* [Page extract]:
....
Question: The value of $\bigg|4\bigg(2cos^3\frac{\pi}{7}-cos^2\frac{\pi}{7}-cos\frac{\pi}{7}\bigg)\bigg|$ is...

Question

The value of $\bigg|4\bigg(2cos^3\frac{\pi}{7}-cos^2\frac{\pi}{7}-cos\frac{\pi}{7}\bigg)\bigg|$ is

Answer 1

Solution

Let $x = \frac{\pi}{7}$ . The expression inside the absolute value is $E = 4(2\cos^3 x - \cos^2 x - \cos x)$ .

We use the triple angle formula for cosine: $\cos(3x) = 4\cos^3 x - 3\cos x$ . From this, $4\cos^3 x = \cos(3x) + 3\cos x$ . Dividing by 2, $2\cos^3 x = \frac{1}{2}(\cos(3x) + 3\cos x)$ .

Substitute this into the expression for $E$ : $E = 4\left(\frac{1}{2}(\cos(3x) + 3\cos x) - \cos^2 x - \cos x\right)$ $E = 2(\cos(3x) + 3\cos x) - 4\cos^2 x - 4\cos x$ $E = 2\cos(3x) + 6\cos x - 4\cos^2 x - 4\cos x$ $E = 2\cos(3x) + 2\cos x - 4\cos^2 x$

Next, we use the double angle formula for cosine: $\cos(2x) = 2\cos^2 x - 1$ . From this, $2\cos^2 x = 1 + \cos(2x)$ . So, $4\cos^2 x = 2(1 + \cos(2x)) = 2 + 2\cos(2x)$ .

Substitute this into the expression for $E$ : $E = 2\cos(3x) + 2\cos x - (2 + 2\cos(2x))$ $E = 2\cos(3x) + 2\cos x - 2 - 2\cos(2x)$ $E = 2\cos(3x) - 2\cos(2x) + 2\cos x - 2$ .
....
* [What this exercise asks]:
- A) In the trigonometry solution, which formula is applied first to rewrite the expression?
- B) Reproduce word for word the stretch of the trigonometry solution from "Substitute this into the expression for $E$ : $E = 2\cos(3x)" through "2\cos x - 2$ .".

* [Data extract]:
....
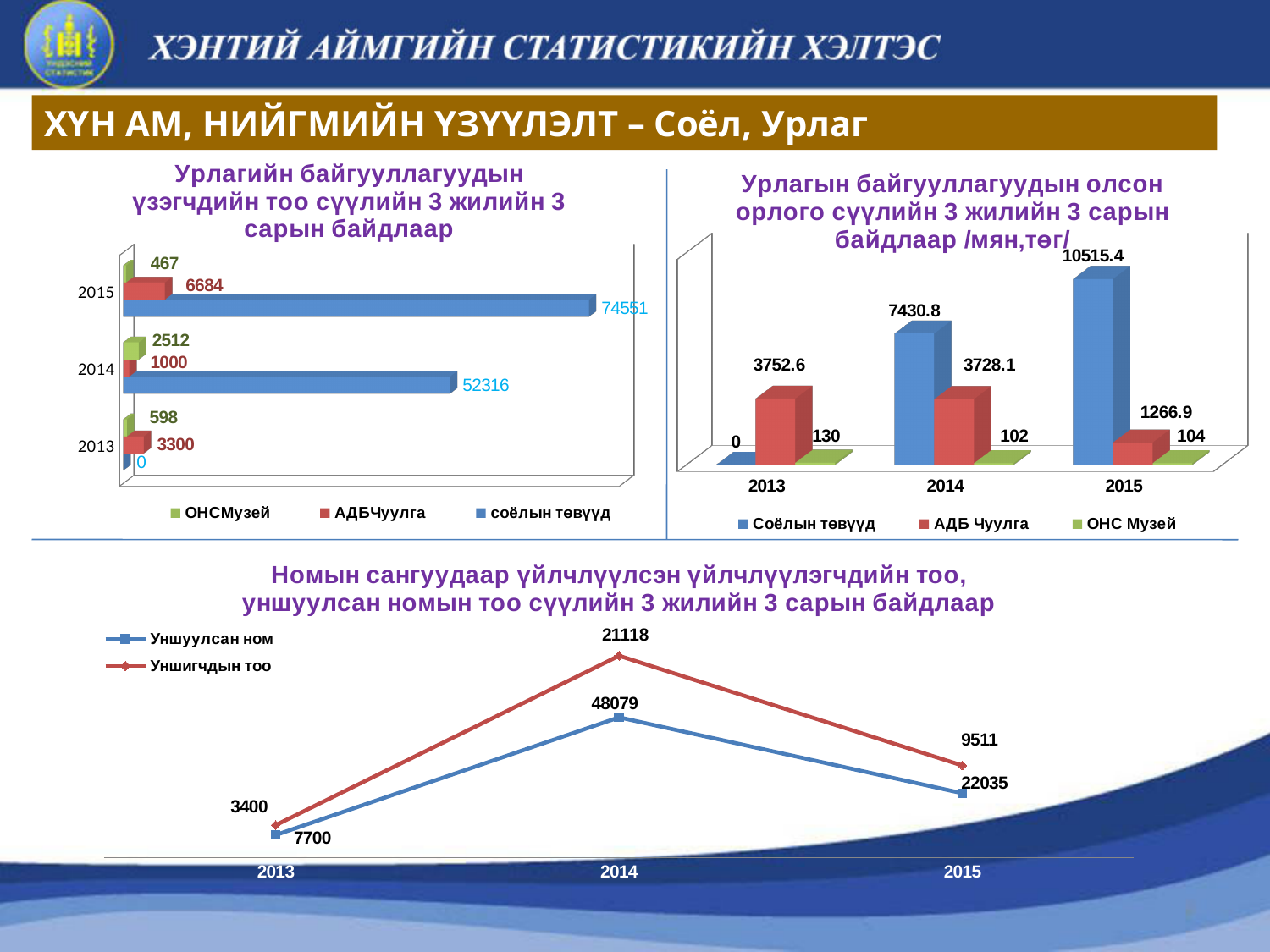
In the top-left chart (Урлагийн байгууллагуудын үзэгчдийн тоо), what is the value for АДБЧуулга in 2013? 3300 In the bottom chart (Номын сангуудаар үйлчлүүлсэн үйлчлүүлэгчдийн тоо), how many years are shown on the x axis? 3 In the top-right chart (Урлагын байгууллагуудын олсон орлого), what is the value for АДБ Чуулга in 2013? 3752.6 In the top-right chart (Урлагын байгууллагуудын олсон орлого), what is the value for Соёлын төвүүд in 2015? 10515.4 In the top-left chart (Урлагийн байгууллагуудын үзэгчдийн тоо), which year has the highest value for ОНСМузей? 2014 In the top-left chart (Урлагийн байгууллагуудын үзэгчдийн тоо), what is the difference between the соёлын төвүүд values for 2015 and 2014? 22235 In the top-right chart (Урлагын байгууллагуудын олсон орлого), how many series does the legend list? 3 In the top-left chart (Урлагийн байгууллагуудын үзэгчдийн тоо), what is the value for соёлын төвүүд in 2015? 74551 What type of chart is the top-left chart (Урлагийн байгууллагуудын үзэгчдийн тоо)? Bar chart In the top-right chart (Урлагын байгууллагуудын олсон орлого), does the value for Соёлын төвүүд rise or fall from 2013 to 2015? Rise In the bottom chart (Номын сангуудаар үйлчлүүлсэн үйлчлүүлэгчдийн тоо), what is the value for Уншуулсан ном in 2014? 48079 In the top-right chart (Урлагын байгууллагуудын олсон орлого), which year has the lowest value for ОНС Музей? 2014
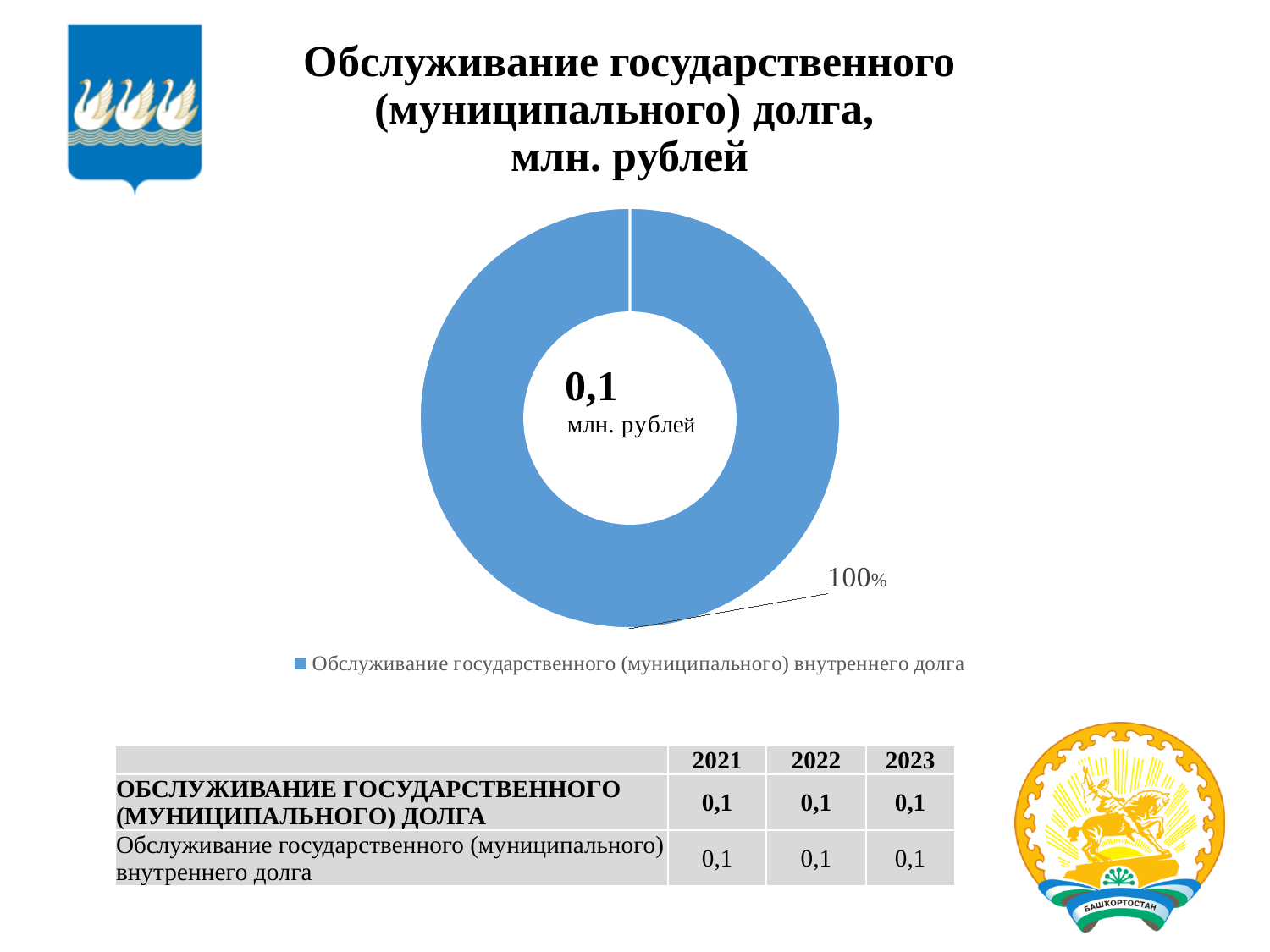
In the table below the chart, what is the value of "Обслуживание государственного (муниципального) долга" for 2022? 0,1 What share of the doughnut chart does the slice for "Обслуживание государственного (муниципального) внутреннего долга" represent? 100% What legend entry is shown below the chart? Обслуживание государственного (муниципального) внутреннего долга What total value is printed in the centre of the doughnut chart? 0,1 млн. рублей According to the table, does the value of "Обслуживание государственного (муниципального) долга" rise, fall or stay the same from 2021 to 2023? Stays the same What is the title of the chart? Обслуживание государственного (муниципального) долга, млн. рублей How many slices does the doughnut chart have? 1 In the table below the chart, what is the value of "Обслуживание государственного (муниципального) внутреннего долга" for 2023? 0,1 What kind of chart is shown on the slide? Doughnut (pie) chart How many series does the chart legend list? 1 How many years are listed in the table below the chart? 3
....
* [Outputs for the tasks]:
- A) The triple angle formula for cosine, $\cos(3x) = 4\cos^3 x - 3\cos x$.

- B)
Substitute this into the expression for $E$ : $E = 2\cos(3x) + 2\cos x - (2 + 2\cos(2x))$ $E = 2\cos(3x) + 2\cos x - 2 - 2\cos(2x)$ $E = 2\cos(3x) - 2\cos(2x) + 2\cos x - 2$ .